**GIVEN DATA**
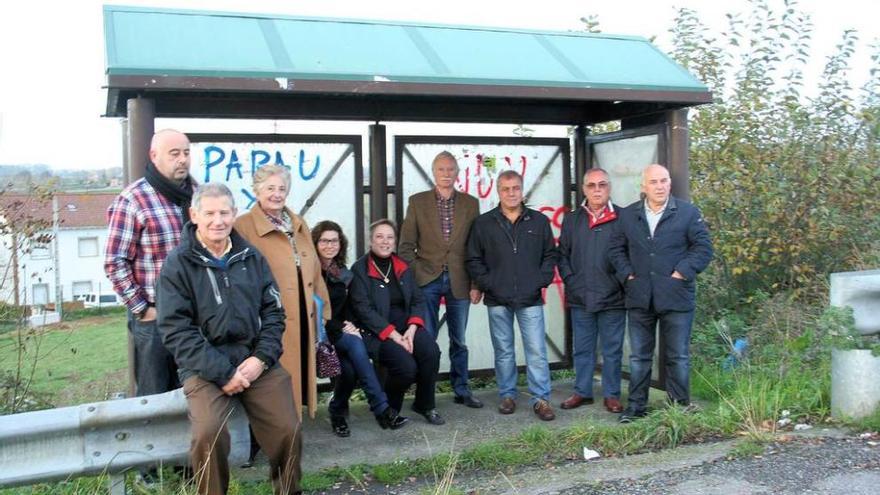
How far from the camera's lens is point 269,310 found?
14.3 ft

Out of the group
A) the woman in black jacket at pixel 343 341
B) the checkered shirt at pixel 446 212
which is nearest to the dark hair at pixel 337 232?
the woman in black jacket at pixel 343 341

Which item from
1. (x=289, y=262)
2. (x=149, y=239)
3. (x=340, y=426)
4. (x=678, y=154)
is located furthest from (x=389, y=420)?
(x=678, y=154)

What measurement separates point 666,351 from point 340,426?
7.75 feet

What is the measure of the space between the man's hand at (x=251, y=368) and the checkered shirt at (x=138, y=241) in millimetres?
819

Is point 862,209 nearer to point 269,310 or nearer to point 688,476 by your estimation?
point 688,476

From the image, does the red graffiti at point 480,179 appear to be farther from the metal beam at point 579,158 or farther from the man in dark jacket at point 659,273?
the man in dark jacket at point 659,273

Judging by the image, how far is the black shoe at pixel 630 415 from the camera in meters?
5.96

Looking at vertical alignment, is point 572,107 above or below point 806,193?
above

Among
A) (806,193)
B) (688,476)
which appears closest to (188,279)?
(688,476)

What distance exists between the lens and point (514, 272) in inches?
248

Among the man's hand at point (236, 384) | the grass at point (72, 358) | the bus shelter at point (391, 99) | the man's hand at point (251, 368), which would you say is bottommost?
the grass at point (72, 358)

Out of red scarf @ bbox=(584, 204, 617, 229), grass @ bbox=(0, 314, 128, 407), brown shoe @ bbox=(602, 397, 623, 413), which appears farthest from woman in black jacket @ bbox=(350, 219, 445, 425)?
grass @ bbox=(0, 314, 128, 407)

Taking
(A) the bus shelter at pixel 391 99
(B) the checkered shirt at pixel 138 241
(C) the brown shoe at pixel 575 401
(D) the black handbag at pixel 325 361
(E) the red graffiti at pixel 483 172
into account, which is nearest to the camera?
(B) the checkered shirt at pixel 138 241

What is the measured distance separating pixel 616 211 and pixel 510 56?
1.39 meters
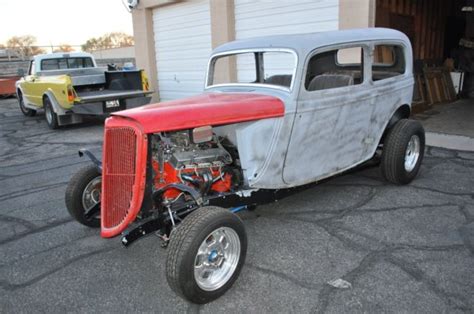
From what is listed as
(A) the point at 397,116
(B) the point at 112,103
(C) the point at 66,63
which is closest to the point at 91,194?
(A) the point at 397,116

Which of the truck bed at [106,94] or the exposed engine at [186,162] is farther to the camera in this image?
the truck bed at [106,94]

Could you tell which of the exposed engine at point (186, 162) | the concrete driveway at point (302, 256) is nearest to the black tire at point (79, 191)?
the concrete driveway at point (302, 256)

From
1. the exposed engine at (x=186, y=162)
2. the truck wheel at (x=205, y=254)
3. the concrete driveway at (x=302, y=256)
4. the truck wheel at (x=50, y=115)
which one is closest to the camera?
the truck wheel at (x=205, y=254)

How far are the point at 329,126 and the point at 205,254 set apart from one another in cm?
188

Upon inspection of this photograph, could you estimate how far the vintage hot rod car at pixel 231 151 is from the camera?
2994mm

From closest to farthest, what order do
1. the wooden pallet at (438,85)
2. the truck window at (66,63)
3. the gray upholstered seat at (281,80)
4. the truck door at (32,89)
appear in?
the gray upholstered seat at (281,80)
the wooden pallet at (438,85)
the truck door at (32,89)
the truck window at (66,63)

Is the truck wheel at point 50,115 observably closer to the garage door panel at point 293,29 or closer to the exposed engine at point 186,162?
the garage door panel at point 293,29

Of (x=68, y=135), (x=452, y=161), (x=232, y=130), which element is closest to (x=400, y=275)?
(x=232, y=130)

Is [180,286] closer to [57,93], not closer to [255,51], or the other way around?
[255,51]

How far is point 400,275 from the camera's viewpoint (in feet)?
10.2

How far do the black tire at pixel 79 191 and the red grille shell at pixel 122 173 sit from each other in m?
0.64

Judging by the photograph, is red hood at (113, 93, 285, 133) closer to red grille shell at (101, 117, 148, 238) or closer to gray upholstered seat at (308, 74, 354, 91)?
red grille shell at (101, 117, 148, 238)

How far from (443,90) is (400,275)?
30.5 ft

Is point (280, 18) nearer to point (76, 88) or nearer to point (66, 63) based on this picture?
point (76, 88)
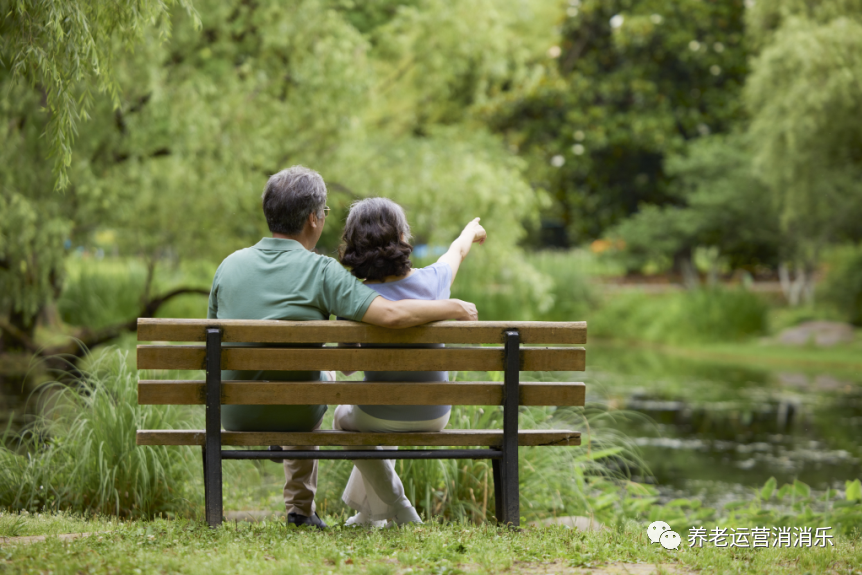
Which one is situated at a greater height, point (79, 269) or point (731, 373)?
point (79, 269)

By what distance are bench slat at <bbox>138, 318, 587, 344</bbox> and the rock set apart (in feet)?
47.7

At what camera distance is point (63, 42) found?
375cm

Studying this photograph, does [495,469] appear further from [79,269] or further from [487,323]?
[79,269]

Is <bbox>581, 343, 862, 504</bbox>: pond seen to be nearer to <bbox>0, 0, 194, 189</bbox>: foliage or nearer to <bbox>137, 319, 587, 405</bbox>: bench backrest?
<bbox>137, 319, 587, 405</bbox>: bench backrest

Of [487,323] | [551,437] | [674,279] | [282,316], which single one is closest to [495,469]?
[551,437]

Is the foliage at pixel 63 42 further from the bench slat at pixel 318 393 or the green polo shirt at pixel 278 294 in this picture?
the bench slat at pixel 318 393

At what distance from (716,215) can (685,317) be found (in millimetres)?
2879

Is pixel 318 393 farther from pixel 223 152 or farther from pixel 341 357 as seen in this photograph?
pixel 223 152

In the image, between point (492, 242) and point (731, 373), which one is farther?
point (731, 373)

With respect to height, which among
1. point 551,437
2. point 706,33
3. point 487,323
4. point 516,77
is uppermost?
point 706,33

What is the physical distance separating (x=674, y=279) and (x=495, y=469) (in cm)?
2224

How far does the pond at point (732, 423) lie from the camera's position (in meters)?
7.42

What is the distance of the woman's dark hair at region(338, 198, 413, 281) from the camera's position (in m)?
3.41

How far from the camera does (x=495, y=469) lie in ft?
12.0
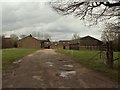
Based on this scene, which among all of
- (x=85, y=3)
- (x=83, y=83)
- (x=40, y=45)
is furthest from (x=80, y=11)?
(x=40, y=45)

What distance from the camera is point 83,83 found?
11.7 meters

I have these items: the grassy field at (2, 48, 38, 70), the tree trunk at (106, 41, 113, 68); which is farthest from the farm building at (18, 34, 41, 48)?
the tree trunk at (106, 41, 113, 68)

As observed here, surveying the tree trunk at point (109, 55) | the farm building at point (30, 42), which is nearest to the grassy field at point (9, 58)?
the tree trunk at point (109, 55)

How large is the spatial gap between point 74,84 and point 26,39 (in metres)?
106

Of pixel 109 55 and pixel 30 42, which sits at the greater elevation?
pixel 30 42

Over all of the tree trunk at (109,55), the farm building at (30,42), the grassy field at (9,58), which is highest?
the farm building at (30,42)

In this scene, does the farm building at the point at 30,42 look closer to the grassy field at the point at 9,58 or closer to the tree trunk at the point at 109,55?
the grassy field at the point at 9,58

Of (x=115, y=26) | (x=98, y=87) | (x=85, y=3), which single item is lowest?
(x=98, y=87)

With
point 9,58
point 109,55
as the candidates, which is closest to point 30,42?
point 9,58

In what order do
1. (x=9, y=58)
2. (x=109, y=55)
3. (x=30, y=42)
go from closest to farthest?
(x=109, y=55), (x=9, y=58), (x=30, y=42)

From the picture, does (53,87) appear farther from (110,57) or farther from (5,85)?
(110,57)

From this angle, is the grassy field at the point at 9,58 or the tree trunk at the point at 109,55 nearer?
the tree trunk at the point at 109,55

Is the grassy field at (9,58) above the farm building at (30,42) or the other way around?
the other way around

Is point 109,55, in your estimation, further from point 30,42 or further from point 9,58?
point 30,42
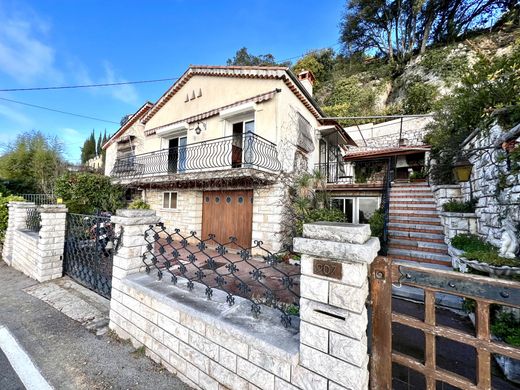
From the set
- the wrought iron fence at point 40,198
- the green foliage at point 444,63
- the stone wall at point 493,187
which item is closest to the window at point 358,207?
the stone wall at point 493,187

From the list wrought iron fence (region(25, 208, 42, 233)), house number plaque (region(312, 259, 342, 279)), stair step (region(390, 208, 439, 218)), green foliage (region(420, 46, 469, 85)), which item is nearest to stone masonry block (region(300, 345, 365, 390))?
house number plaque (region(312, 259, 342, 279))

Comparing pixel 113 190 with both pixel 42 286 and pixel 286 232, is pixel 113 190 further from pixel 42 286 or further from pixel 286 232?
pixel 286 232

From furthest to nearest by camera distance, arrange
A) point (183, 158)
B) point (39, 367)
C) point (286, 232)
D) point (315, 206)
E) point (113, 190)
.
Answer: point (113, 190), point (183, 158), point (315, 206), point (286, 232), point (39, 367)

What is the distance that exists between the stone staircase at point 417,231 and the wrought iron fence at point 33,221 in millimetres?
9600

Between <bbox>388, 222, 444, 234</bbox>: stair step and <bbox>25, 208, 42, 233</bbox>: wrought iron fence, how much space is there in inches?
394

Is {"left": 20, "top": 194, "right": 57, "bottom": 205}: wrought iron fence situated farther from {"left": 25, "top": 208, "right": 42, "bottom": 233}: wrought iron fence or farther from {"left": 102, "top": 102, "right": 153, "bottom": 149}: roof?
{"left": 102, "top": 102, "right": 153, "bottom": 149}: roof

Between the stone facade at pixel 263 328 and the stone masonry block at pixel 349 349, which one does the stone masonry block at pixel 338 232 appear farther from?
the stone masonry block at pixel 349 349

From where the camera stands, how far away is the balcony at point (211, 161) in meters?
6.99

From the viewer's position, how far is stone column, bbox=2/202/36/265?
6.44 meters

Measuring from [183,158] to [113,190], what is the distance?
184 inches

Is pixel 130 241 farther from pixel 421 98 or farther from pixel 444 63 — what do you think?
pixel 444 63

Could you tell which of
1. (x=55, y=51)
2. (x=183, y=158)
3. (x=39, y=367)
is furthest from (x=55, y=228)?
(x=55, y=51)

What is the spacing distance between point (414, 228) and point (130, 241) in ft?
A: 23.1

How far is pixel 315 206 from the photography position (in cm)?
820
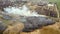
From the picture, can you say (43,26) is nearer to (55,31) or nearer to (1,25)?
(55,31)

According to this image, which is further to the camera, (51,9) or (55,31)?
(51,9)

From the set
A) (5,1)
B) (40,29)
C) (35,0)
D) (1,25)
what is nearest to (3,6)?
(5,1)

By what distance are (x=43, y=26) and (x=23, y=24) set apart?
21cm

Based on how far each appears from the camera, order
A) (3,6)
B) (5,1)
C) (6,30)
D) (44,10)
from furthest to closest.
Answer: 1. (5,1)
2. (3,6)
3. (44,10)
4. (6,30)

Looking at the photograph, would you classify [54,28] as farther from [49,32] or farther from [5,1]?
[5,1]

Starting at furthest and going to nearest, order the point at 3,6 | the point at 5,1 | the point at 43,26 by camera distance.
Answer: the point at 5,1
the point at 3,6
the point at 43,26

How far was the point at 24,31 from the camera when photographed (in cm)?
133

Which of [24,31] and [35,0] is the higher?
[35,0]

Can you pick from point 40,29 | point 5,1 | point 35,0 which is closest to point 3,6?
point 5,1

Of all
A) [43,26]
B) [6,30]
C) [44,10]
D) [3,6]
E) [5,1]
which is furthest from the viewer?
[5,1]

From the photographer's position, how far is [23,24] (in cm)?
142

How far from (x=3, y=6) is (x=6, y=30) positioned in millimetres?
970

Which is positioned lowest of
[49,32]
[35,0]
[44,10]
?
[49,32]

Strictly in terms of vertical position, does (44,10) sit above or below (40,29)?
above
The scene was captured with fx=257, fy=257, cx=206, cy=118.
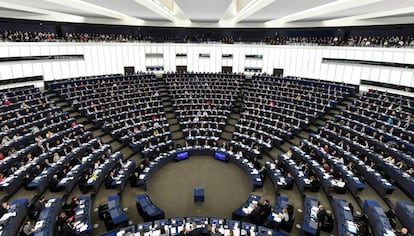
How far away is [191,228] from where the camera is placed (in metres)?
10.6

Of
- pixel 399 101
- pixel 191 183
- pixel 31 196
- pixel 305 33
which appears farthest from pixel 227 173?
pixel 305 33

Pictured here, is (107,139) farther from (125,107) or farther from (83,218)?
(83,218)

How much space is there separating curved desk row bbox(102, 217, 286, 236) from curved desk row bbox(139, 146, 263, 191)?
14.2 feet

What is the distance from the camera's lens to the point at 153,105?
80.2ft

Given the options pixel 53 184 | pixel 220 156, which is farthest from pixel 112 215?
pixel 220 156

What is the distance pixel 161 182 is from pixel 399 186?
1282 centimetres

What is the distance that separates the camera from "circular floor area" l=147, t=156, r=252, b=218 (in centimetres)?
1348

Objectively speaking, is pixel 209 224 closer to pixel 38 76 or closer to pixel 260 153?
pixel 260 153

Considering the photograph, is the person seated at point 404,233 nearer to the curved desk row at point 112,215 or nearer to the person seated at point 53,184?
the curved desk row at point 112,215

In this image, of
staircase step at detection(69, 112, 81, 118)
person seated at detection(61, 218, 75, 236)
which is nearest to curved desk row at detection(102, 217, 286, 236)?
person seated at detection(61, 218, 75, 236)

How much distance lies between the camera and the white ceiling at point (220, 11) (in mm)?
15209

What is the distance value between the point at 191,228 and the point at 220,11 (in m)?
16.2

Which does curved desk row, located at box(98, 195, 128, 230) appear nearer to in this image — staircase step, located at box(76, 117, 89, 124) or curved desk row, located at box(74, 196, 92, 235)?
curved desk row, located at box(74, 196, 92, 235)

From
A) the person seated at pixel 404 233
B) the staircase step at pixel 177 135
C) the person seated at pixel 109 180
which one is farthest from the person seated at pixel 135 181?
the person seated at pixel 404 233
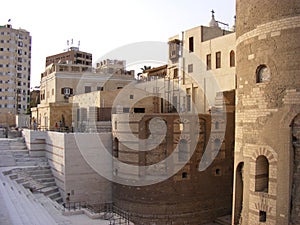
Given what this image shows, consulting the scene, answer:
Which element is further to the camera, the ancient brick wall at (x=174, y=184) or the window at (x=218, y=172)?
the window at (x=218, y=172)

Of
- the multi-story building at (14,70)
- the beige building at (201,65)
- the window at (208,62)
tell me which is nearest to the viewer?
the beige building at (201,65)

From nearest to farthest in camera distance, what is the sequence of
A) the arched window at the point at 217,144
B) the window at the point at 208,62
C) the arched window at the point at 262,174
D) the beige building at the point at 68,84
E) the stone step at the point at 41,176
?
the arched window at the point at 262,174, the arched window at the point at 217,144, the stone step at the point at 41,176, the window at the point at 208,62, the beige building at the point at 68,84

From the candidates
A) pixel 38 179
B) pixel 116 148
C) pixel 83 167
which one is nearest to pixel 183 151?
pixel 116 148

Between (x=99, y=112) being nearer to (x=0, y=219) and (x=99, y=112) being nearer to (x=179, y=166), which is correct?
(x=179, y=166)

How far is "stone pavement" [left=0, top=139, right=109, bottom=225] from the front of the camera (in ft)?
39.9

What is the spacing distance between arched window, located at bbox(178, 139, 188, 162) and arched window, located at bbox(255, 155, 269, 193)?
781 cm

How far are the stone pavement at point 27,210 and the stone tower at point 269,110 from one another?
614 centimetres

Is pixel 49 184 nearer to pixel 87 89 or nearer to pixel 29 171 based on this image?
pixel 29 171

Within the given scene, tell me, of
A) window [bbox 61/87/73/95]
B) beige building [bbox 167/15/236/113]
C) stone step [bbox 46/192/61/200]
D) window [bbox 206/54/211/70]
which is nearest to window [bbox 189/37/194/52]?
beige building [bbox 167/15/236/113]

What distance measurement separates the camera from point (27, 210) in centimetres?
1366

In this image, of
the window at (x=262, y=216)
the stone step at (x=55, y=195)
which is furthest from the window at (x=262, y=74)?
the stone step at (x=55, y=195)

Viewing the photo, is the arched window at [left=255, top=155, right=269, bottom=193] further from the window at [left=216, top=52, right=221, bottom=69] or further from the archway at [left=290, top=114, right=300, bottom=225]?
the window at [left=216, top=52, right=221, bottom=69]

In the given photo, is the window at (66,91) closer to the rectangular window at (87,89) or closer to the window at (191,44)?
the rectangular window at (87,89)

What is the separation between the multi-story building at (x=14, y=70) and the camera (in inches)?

**EXERCISE PROMPT**
Reproduce, word for word, the stretch from the line containing "camera (in ft)?" through the end of the records, and nothing else.

**COMPLETE OUTPUT**
How far is "stone pavement" [left=0, top=139, right=109, bottom=225] from the front of the camera (in ft)?
39.9

What is the spacing distance between arched window, located at bbox(178, 139, 188, 162) and arched window, located at bbox(255, 155, 269, 193)?
781 cm

How far are the stone pavement at point 27,210 and the stone tower at point 269,110 from one another?
614 centimetres

Is pixel 49 184 nearer to pixel 87 89 or nearer to pixel 29 171 based on this image?
pixel 29 171

Within the given scene, tell me, of
A) window [bbox 61/87/73/95]
B) beige building [bbox 167/15/236/113]
C) stone step [bbox 46/192/61/200]
D) window [bbox 206/54/211/70]
which is nearest to window [bbox 189/37/194/52]?
beige building [bbox 167/15/236/113]

What distance measurement separates the camera from point (27, 210) in centimetres?
1366

In this image, of
the window at (x=262, y=216)
the stone step at (x=55, y=195)
which is furthest from the window at (x=262, y=74)?
the stone step at (x=55, y=195)

Viewing the photo, is the arched window at [left=255, top=155, right=269, bottom=193] further from the window at [left=216, top=52, right=221, bottom=69] or further from the archway at [left=290, top=114, right=300, bottom=225]?
the window at [left=216, top=52, right=221, bottom=69]

In the given photo, is the window at (66,91) closer to the rectangular window at (87,89) or closer to the window at (191,44)?
the rectangular window at (87,89)

What is the separation between the multi-story building at (x=14, y=70) and the camera (in inches)?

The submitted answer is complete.